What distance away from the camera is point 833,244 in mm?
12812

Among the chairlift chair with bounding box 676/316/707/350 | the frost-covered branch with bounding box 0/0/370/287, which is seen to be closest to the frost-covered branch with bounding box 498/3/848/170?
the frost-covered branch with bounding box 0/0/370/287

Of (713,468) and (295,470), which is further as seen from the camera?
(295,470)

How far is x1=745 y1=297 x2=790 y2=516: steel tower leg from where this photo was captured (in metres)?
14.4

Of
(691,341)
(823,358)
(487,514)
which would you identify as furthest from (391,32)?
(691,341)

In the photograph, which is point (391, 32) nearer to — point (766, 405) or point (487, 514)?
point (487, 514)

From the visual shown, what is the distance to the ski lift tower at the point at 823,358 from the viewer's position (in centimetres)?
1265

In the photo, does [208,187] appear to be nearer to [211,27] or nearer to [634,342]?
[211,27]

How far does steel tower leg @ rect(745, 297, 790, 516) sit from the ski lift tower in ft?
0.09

> Stated goal
Rewrite the rows from the line that contains "Of (713,468) and" through the end of the rows, swapping "steel tower leg" for "metal tower leg" and keeping everything else the same.

> Worked answer
Of (713,468) and (295,470), which is further as seen from the camera?
(295,470)

How far is x1=745 y1=297 x2=790 y2=516: metal tower leg from where this photo was captured (in metres)?
14.4

Of
(691,341)
(823,358)
(487,514)
which would you identify as furthest from (391,32)?
(691,341)

In the photograph, which is point (391, 32) nearer to — point (766, 405) or point (487, 514)?
point (487, 514)

From the visual shown, what is the distance to the ski lift tower at the point at 823,358 from the viewer's position (in centimetres)?
1265

In the photo, does [208,187] appear to be nearer to [211,27] or nearer to [634,342]?
[211,27]

How far does metal tower leg @ rect(745, 297, 790, 516) sit from the ski lift tower in ft?
0.09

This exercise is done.